Ontario : un enfant de 4 ans failli noyer, négligence alarmante
Une affaire glaçante éclabousse le district scolaire d'Ontario-Montclair : un enfant de quatre ans, souffrant d'autisme, de spina bifida et d'hydrocéphalie, a été retrouvé inconscient dans le bassin d'une piscine scolaire. L'incident, qui s'est produit en décembre dernier, a conduit la famille à intenter une action en justice contre le district, dénonçant une négligence grave et des conditions dangereuses sur le campus.
Un accompagnement vital manqué, un cauchemar éveillé
J.M., comme il est identifié dans les documents judiciaires, est non verbal et dépend d'un accompagnateur individuel pour sa sécurité. Selon l'avocat de la famille, Robert Glassman, l'enfant a été laissé sans surveillance pendant dix minutes, une éternité pour un enfant vulnérable. « Il ne peut pas parler, il ne peut pas dire à sa mère comment il se sent. Il vit avec une terreur intérieure », a déclaré Glassman, soulignant l'impuissance de la famille face à cette tragédie.
Le rapport de la police d'Ontario indique qu'une assistante d'enseignant a admis avoir quitté J.M. pendant cette période fatidique, tandis qu'une enseignante a reconnu ne pas avoir respecté son obligation de rester avec lui. L'enfant a été héliporté à l'hôpital après avoir été retrouvé face contre terre dans le bassin. La séquence d'événements, d'une banalité terrifiante, soulève de sérieuses questions quant à la supervision des élèves à besoins spécifiques.
Le degré de négligence est sidérant, selon l'avocat de la famille. J.M. est désormais confronté à des troubles cognitifs diminués, un stress post-traumatique et même des difficultés à se baigner. Au-delà des conséquences physiques, l'impact psychologique sur l'enfant et sa famille est incommensurable.

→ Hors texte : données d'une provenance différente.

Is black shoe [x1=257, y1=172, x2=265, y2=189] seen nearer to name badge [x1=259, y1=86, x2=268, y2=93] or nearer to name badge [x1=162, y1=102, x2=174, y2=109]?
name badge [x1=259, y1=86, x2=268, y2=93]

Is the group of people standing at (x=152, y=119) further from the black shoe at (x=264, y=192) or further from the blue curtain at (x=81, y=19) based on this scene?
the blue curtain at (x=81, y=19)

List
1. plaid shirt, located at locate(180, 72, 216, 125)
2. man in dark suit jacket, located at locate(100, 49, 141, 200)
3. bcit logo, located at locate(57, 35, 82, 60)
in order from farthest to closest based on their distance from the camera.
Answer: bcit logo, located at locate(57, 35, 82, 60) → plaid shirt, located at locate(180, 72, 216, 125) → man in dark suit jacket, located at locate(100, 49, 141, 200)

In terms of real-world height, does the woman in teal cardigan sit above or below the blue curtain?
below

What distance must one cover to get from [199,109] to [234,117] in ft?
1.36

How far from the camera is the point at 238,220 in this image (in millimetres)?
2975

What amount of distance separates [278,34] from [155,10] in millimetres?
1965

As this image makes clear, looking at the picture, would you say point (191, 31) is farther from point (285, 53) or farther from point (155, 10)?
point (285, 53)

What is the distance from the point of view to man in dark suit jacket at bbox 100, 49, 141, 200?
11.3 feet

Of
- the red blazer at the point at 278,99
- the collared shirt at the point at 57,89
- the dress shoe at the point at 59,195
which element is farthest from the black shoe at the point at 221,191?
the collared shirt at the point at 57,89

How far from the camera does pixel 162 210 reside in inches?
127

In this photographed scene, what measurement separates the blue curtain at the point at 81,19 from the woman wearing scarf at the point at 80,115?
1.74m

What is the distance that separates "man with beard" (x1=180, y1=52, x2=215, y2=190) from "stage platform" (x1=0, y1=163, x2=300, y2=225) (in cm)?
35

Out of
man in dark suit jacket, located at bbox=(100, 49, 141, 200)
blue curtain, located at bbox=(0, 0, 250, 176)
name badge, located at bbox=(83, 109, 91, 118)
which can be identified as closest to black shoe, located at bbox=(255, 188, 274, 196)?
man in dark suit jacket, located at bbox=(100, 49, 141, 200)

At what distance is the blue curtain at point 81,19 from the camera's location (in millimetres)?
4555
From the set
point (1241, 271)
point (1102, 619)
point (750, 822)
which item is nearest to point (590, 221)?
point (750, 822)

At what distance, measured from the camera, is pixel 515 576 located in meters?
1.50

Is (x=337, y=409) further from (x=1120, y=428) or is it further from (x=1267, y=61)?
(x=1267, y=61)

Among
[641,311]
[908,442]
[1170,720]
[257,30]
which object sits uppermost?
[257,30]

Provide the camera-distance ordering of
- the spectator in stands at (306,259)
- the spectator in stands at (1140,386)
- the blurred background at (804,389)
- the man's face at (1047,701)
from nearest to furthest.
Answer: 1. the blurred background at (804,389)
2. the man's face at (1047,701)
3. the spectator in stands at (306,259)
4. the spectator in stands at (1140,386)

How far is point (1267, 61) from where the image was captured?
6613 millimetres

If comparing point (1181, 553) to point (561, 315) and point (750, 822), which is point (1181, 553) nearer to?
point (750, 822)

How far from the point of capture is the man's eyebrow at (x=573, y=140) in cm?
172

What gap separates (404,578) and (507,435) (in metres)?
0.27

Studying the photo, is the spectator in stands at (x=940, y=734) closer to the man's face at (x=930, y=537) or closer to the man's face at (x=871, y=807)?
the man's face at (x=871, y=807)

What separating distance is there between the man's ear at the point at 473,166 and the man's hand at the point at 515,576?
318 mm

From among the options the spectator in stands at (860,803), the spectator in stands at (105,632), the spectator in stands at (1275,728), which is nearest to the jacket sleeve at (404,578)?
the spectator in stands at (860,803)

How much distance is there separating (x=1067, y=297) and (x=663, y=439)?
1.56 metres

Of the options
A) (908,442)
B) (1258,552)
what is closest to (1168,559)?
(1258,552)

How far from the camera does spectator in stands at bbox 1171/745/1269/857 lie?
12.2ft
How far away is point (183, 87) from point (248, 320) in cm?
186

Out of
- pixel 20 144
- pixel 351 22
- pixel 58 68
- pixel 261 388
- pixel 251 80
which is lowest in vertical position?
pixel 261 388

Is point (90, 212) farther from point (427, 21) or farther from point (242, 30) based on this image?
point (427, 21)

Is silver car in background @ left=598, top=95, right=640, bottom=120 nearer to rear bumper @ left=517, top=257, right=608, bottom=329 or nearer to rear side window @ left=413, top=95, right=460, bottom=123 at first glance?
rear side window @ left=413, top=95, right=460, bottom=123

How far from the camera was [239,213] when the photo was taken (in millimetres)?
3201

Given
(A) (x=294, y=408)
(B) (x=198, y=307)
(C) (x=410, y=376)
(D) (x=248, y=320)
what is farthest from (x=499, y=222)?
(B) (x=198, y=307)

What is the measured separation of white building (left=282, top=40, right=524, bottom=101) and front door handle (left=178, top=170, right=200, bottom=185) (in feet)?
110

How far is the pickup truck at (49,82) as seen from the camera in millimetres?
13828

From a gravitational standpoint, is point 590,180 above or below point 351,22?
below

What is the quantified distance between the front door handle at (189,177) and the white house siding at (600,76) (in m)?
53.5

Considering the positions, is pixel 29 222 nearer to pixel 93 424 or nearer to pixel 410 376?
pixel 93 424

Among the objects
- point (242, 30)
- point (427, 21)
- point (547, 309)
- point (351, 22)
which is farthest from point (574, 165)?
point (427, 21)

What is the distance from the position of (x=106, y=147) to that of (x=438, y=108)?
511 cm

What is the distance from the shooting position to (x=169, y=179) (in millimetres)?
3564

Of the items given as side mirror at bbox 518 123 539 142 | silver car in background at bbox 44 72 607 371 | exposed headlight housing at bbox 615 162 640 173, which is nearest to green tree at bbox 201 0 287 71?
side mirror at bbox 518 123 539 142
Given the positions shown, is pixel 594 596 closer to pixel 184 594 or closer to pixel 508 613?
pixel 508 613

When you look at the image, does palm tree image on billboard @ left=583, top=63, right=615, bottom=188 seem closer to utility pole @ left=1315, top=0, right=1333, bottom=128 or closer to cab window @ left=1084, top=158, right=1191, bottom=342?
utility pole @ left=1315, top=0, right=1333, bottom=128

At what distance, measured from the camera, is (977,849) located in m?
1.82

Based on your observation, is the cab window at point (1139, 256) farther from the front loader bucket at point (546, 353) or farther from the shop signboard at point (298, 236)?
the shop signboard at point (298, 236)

L'action en justice porte sur la négligence du district scolaire et les conditions dangereuses sur le campus, soulignant un manque de protocoles de sécurité adéquats. Bien que le district scolaire se soit refusé à tout commentaire en raison de la procédure judiciaire en cours, la famille espère que cette affaire servira de catalyseur pour améliorer la sécurité des piscines scolaires et protéger les élèves vulnérables. Plus grave encore, Glassman a insisté sur le fait que l'enfant aurait pu mourir. La vie de ce jeune garçon a basculé à quelques secondes de la mort.

Au-delà de la procédure judiciaire : une question de responsabilité
L'incident met en lumière une faille alarmante dans l'attention portée aux élèves à besoins spécifiques. Il ne s'agit pas seulement d'une affaire juridique, mais d'une question de responsabilité et d'éthique. Comment garantir que des enfants comme J.M. soient protégés et encadrés de manière appropriée dans les établissements scolaires ?
La famille ne se contente pas de chercher justice et d'obtenir réparation financière. Elle aspire à un changement profond, à une culture de sécurité et de vigilance qui prévienne de tels drames à l'avenir. La tragédie de J.M. résonne comme un appel urgent à la prudence et à l'amélioration des pratiques éducatives.